> [DOCUMENT PASSAGE]
>> Begin
Seeing yourself reflected in a writer’s incisive, witty, and weird ideas feels nothing short of miraculous, especially if you have ever felt excluded from mainstream definitions of what a writer or thinker should be. If you’re anything like me, these discoveries happen almost exclusively thanks to independent presses, zines passed hand to hand, or blogs tirelessly updated by invisible, benevolent editors who seem like guardian angels. Landing in your lap, this kind of writing quickly becomes a lifeline, a confirmation that our poetics, our philosophies, our criticism—that we, as thinking people—all belong and have something vital to say.
Starting in 2014, Weird Sister has offered its readers a space full of pieces that reframe canonical literature, question the categories enforced by mainstream publishing, and recommend the best writing that you have never heard of. Reading it feels like receiving an essay collection assembled by a close friend or your ideal mentor.
>> End
> [EXCERPTED RECORDS]
>> Begin
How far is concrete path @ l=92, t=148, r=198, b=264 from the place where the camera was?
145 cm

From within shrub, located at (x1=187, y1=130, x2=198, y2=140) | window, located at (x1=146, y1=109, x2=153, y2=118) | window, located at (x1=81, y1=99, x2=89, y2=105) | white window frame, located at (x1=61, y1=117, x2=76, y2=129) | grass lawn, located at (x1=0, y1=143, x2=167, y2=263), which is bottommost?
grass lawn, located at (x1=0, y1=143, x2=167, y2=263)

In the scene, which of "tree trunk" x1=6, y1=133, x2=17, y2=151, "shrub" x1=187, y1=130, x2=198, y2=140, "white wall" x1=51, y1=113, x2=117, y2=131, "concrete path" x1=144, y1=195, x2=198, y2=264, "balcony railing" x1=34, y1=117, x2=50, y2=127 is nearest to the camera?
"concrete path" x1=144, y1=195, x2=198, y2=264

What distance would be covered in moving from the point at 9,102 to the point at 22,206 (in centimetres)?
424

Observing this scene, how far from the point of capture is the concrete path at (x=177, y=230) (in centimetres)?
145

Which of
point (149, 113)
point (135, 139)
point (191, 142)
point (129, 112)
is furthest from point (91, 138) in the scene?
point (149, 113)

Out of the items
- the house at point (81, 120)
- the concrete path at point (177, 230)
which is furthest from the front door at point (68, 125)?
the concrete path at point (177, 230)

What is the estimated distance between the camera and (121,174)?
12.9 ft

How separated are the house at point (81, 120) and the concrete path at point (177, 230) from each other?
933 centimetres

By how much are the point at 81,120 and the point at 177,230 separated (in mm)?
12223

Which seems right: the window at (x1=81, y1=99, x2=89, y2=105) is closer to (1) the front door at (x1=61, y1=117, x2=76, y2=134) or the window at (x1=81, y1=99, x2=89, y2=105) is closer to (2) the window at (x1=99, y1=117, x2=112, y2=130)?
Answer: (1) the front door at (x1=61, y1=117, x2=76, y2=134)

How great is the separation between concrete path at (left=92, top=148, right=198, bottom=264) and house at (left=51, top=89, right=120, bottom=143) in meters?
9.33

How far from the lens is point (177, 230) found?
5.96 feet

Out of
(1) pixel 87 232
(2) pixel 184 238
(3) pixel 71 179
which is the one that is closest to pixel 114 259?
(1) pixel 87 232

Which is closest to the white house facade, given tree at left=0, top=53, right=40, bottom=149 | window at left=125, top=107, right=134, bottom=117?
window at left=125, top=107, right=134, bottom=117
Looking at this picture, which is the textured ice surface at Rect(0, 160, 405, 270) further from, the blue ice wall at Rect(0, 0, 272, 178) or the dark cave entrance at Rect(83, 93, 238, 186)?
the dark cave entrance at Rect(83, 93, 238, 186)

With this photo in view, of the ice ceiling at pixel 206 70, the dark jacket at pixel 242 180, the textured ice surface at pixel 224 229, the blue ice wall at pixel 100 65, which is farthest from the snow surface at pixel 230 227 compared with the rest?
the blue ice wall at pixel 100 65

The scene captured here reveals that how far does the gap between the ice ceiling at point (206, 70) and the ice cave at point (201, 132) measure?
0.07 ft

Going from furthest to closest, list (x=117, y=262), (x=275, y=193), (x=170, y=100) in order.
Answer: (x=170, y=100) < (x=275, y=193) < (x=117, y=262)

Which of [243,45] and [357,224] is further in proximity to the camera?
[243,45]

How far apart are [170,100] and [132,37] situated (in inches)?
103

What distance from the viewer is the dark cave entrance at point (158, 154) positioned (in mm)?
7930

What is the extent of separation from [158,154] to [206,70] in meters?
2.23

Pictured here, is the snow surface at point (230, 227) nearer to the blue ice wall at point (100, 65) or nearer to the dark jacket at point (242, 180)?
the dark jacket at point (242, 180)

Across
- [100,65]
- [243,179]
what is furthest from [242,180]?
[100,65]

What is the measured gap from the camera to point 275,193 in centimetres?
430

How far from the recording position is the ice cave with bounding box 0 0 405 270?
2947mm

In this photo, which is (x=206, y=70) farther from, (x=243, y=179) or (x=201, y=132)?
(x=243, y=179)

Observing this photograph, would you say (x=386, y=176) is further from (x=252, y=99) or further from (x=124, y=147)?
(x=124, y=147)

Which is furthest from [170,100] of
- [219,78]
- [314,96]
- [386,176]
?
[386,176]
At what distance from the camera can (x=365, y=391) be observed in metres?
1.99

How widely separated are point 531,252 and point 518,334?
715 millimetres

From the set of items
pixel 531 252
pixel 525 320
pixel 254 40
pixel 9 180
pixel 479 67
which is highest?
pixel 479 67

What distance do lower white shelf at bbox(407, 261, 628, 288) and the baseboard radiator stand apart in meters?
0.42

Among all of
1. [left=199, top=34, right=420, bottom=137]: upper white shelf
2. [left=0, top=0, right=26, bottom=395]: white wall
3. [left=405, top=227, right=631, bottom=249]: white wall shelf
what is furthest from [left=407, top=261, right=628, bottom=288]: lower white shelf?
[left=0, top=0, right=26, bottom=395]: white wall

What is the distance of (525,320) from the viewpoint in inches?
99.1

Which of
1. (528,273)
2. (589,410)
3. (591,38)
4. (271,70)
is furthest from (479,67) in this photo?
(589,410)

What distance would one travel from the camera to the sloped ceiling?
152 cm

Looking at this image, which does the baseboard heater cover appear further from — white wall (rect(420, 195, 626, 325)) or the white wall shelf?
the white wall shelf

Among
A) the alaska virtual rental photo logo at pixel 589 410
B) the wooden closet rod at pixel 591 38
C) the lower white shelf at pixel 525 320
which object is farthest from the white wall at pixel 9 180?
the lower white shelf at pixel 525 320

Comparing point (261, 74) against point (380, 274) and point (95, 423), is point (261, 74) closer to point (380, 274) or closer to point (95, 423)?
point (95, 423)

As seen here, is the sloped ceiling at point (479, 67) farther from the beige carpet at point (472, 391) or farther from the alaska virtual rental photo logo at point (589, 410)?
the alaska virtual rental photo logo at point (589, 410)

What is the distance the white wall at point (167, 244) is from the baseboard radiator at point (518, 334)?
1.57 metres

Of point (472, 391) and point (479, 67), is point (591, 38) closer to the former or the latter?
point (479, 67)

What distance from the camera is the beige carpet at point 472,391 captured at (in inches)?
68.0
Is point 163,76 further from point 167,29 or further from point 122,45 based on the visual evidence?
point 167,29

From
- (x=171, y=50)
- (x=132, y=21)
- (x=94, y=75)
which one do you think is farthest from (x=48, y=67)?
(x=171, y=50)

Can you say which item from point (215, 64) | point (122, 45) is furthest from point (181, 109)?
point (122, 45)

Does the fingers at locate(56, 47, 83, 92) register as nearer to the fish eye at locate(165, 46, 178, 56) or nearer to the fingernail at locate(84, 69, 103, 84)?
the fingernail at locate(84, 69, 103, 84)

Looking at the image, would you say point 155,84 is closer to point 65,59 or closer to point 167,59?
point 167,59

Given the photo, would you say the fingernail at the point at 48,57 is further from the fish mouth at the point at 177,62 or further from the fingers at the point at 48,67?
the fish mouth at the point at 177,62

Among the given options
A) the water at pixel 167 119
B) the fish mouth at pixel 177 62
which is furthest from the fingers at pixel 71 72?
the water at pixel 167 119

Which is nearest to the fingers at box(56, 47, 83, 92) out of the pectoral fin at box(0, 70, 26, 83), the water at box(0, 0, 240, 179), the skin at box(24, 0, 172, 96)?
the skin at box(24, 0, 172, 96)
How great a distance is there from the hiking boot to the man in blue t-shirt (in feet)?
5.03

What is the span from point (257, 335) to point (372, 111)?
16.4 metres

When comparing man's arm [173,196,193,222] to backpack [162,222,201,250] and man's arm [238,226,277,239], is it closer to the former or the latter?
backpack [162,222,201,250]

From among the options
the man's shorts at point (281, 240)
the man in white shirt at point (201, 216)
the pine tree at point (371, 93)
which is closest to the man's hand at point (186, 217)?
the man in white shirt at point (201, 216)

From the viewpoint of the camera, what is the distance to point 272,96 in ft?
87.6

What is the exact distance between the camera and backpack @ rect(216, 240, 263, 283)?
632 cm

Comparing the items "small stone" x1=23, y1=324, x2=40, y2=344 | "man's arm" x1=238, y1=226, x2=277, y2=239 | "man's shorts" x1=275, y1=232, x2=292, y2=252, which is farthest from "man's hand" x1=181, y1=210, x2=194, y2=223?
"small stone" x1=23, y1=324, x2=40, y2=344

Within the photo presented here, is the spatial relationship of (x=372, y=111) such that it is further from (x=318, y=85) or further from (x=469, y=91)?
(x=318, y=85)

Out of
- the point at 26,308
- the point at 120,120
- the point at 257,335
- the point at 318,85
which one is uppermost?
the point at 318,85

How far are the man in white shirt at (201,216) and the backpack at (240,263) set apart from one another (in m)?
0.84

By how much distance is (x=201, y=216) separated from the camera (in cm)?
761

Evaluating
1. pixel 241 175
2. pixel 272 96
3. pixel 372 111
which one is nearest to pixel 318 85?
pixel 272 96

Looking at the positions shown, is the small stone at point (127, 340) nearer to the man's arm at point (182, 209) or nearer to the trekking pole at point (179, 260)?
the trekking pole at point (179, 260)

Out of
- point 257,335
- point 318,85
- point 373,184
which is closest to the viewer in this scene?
>> End
> [TASKS AND EXERCISES]
- 1) According to the Weird Sister passage, in what year did Weird Sister start offering its readers pieces?
- 2) Please output the Weird Sister passage word for word, starting with "Seeing yourself reflected" and going on through "vital to say.".

> [ANSWERS BELOW]
- 1) 2014

- 2)
Seeing yourself reflected in a writer’s incisive, witty, and weird ideas feels nothing short of miraculous, especially if you have ever felt excluded from mainstream definitions of what a writer or thinker should be. If you’re anything like me, these discoveries happen almost exclusively thanks to independent presses, zines passed hand to hand, or blogs tirelessly updated by invisible, benevolent editors who seem like guardian angels. Landing in your lap, this kind of writing quickly becomes a lifeline, a confirmation that our poetics, our philosophies, our criticism—that we, as thinking people—all belong and have something vital to say.